25 Aug, 2019

1 commit

  • >From IB specific 7.6.5 SERVICE LEVEL, Service Level (SL)
    is used to identify different flows within an IBA subnet.
    It is carried in the local route header of the packet.

    Before this commit, run "rds-info -I". The outputs are as
    below:
    "
    RDS IB Connections:
    LocalAddr RemoteAddr Tos SL LocalDev RemoteDev
    192.2.95.3 192.2.95.1 2 0 fe80::21:28:1a:39 fe80::21:28:10:b9
    192.2.95.3 192.2.95.1 1 0 fe80::21:28:1a:39 fe80::21:28:10:b9
    192.2.95.3 192.2.95.1 0 0 fe80::21:28:1a:39 fe80::21:28:10:b9
    "
    After this commit, the output is as below:
    "
    RDS IB Connections:
    LocalAddr RemoteAddr Tos SL LocalDev RemoteDev
    192.2.95.3 192.2.95.1 2 2 fe80::21:28:1a:39 fe80::21:28:10:b9
    192.2.95.3 192.2.95.1 1 1 fe80::21:28:1a:39 fe80::21:28:10:b9
    192.2.95.3 192.2.95.1 0 0 fe80::21:28:1a:39 fe80::21:28:10:b9
    "

    The commit fe3475af3bdf ("net: rds: add per rds connection cache
    statistics") adds cache_allocs in struct rds_info_rdma_connection
    as below:
    struct rds_info_rdma_connection {
    ...
    __u32 rdma_mr_max;
    __u32 rdma_mr_size;
    __u8 tos;
    __u32 cache_allocs;
    };
    The peer struct in rds-tools of struct rds_info_rdma_connection is as
    below:
    struct rds_info_rdma_connection {
    ...
    uint32_t rdma_mr_max;
    uint32_t rdma_mr_size;
    uint8_t tos;
    uint8_t sl;
    uint32_t cache_allocs;
    };
    The difference between userspace and kernel is the member variable sl.
    In the kernel struct, the member variable sl is missing. This will
    introduce risks. So it is necessary to use this commit to avoid this risk.

    Fixes: fe3475af3bdf ("net: rds: add per rds connection cache statistics")
    CC: Joe Jin
    CC: JUNXIAO_BI
    Suggested-by: Gerd Rausch
    Signed-off-by: Zhu Yanjun
    Acked-by: Santosh Shilimkar
    Signed-off-by: David S. Miller

    Zhu Yanjun
     

28 Jul, 2019

1 commit

  • In rds_rdma_cm_event_handler_cmn(), there are some if statements to
    check whether conn is NULL, such as on lines 65, 96 and 112.
    But conn is not checked before being used on line 108:
    trans->cm_connect_complete(conn, event);
    and on lines 140-143:
    rdsdebug("DISCONNECT event - dropping connection "
    "%pI6c->%pI6c\n", &conn->c_laddr,
    &conn->c_faddr);
    rds_conn_drop(conn);

    Thus, possible null-pointer dereferences may occur.

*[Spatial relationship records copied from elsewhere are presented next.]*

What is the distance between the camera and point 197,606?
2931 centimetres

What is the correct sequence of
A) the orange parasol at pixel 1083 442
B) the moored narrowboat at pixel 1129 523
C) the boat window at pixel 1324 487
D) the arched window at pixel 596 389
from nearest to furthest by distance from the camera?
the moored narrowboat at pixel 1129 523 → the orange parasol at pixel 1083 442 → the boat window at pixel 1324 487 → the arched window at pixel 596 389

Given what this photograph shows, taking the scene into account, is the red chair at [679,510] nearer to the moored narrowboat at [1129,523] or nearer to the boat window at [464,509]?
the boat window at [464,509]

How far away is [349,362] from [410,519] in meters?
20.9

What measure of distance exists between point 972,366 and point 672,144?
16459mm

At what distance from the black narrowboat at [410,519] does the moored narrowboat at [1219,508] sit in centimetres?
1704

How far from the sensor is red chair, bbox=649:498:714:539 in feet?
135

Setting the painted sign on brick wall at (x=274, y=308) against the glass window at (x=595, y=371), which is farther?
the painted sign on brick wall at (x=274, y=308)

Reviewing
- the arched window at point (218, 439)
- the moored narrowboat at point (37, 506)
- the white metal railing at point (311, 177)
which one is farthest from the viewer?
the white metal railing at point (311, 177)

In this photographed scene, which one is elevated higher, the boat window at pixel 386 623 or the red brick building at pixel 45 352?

    To fix these bugs, conn is checked before being used.

    These bugs are found by a static analysis tool STCheck written by us.

    Signed-off-by: Jia-Ju Bai
    Acked-by: Santosh Shilimkar
    Signed-off-by: David S. Miller

    Jia-Ju Bai
     

10 Jul, 2019

2 commits

  • Connections with legitimate tos values can get into usual connection
    race. It can result in consumer reject. We don't want tos value or
    protocol version to be demoted for such connections otherwise
    piers would end up different tos values which can results in
    no connection. Example a peer initiated connection with say
    tos 8 while usual connection racing can get downgraded to tos 0
    which is not desirable.

    Patch fixes above issue introduced by commit
    commit d021fabf525f ("rds: rdma: add consumer reject")

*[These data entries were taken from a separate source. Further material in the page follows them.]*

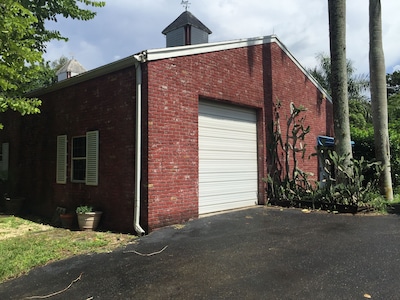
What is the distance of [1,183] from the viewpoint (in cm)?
1228

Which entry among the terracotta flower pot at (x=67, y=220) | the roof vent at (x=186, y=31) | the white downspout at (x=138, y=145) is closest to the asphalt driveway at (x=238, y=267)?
the white downspout at (x=138, y=145)

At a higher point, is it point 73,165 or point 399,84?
point 399,84

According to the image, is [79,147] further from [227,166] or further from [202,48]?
[202,48]

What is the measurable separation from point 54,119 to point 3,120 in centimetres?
453

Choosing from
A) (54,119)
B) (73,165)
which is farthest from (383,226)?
(54,119)

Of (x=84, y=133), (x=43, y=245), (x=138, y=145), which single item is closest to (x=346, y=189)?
(x=138, y=145)

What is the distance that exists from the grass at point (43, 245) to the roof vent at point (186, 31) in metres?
9.83

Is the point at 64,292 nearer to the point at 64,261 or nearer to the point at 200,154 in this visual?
the point at 64,261

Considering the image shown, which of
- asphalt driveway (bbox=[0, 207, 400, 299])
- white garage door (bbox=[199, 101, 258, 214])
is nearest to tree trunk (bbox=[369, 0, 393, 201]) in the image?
white garage door (bbox=[199, 101, 258, 214])

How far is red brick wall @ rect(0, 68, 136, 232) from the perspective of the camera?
24.2 feet

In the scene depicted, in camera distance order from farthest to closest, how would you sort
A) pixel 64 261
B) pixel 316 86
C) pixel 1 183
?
pixel 316 86, pixel 1 183, pixel 64 261

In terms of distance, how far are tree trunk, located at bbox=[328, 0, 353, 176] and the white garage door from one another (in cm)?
254

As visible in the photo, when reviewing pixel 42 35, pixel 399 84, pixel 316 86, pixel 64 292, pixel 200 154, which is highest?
pixel 399 84

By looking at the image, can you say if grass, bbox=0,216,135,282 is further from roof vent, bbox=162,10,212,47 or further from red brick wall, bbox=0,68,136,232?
roof vent, bbox=162,10,212,47
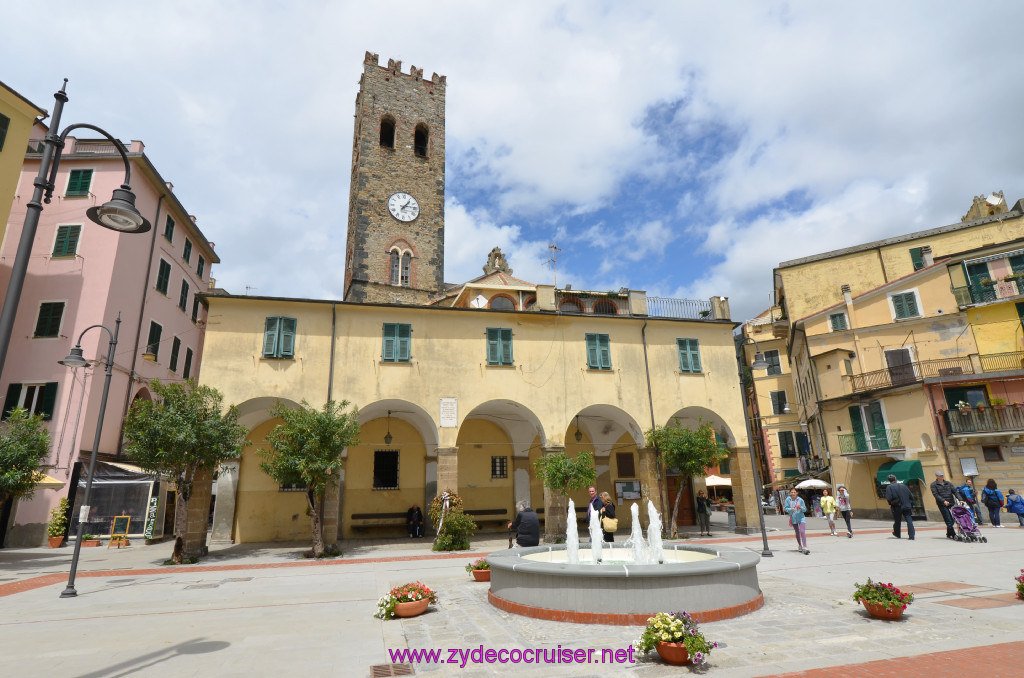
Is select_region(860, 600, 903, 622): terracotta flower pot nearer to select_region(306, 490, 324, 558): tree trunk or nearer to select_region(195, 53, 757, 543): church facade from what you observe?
select_region(195, 53, 757, 543): church facade

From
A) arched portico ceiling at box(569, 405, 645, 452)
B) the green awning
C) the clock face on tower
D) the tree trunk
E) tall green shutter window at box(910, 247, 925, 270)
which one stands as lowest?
the tree trunk

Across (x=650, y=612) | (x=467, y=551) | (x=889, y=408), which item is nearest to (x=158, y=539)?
(x=467, y=551)

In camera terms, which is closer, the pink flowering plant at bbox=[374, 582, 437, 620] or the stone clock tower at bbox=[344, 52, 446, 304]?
the pink flowering plant at bbox=[374, 582, 437, 620]

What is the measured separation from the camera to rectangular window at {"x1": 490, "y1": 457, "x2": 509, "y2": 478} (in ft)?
79.6

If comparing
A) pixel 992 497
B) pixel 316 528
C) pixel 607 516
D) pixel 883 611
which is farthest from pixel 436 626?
pixel 992 497

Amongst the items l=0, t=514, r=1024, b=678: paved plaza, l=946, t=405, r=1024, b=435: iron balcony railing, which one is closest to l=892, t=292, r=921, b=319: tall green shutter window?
l=946, t=405, r=1024, b=435: iron balcony railing

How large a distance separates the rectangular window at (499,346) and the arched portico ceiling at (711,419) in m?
7.29

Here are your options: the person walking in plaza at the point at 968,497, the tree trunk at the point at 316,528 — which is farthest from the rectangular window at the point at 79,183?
the person walking in plaza at the point at 968,497

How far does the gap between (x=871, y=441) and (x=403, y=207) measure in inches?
1176

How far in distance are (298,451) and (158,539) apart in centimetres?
1120

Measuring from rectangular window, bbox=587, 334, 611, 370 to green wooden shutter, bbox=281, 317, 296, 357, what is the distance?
11.2 meters

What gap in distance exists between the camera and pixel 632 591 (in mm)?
7367

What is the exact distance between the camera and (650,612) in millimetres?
7277

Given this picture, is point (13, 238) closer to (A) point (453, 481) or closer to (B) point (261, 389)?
(B) point (261, 389)
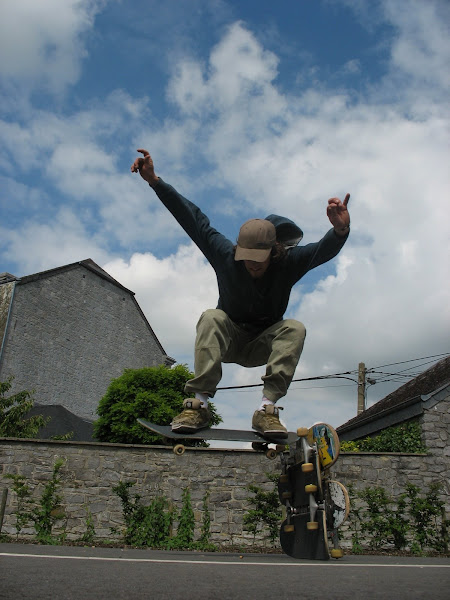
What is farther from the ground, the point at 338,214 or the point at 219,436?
the point at 338,214

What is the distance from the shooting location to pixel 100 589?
6.45 feet

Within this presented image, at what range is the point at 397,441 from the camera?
12141 mm

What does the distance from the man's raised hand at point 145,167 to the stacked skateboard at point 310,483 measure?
196 cm

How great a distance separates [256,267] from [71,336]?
58.4 ft

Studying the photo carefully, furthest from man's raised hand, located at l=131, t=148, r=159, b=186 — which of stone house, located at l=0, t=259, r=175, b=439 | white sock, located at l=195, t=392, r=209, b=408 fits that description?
stone house, located at l=0, t=259, r=175, b=439

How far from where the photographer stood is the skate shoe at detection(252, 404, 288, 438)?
4.13 meters

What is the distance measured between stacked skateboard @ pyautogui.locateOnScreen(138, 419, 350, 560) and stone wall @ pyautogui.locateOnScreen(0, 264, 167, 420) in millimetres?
15724

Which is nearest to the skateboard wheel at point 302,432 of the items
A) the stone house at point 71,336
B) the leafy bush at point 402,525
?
the leafy bush at point 402,525

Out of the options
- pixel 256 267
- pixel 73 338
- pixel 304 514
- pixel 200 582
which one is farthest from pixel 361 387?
pixel 200 582

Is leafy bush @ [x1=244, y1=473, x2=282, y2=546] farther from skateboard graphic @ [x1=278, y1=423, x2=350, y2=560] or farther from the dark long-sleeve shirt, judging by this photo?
the dark long-sleeve shirt

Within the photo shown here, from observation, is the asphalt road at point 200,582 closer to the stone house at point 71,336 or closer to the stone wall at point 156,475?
the stone wall at point 156,475

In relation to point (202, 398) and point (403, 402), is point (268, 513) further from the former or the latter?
point (403, 402)

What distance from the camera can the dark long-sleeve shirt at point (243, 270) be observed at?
439cm

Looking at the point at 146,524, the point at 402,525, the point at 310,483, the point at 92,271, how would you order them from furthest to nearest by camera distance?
the point at 92,271, the point at 402,525, the point at 146,524, the point at 310,483
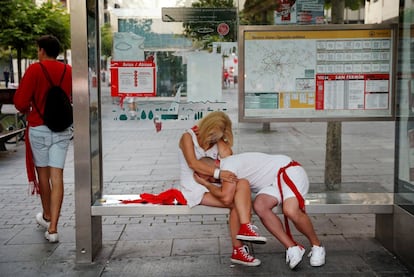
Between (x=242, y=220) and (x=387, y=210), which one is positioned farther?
(x=387, y=210)

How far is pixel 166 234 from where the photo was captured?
5262mm

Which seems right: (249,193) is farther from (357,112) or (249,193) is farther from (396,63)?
(396,63)

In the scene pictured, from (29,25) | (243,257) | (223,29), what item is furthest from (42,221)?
(29,25)

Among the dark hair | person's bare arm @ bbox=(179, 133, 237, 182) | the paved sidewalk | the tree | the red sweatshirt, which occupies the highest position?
the tree

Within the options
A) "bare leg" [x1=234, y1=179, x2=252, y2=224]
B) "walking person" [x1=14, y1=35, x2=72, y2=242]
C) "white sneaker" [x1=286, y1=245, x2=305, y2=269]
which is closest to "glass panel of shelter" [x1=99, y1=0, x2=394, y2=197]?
"walking person" [x1=14, y1=35, x2=72, y2=242]

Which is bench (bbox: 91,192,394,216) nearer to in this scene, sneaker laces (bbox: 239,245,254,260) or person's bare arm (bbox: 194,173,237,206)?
person's bare arm (bbox: 194,173,237,206)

    Reported-by: Yanjun Zhu
    Tested-by: Yanjun Zhu
    Signed-off-by: Santosh Shilimkar

    Santosh Shilimkar
     
  • Prior to
    commit d021fabf525ff ("rds: rdma: add consumer reject")

    function "rds_rdma_cm_event_handler_cmn" would always honor a rejected
    connection attempt by issuing a "rds_conn_drop".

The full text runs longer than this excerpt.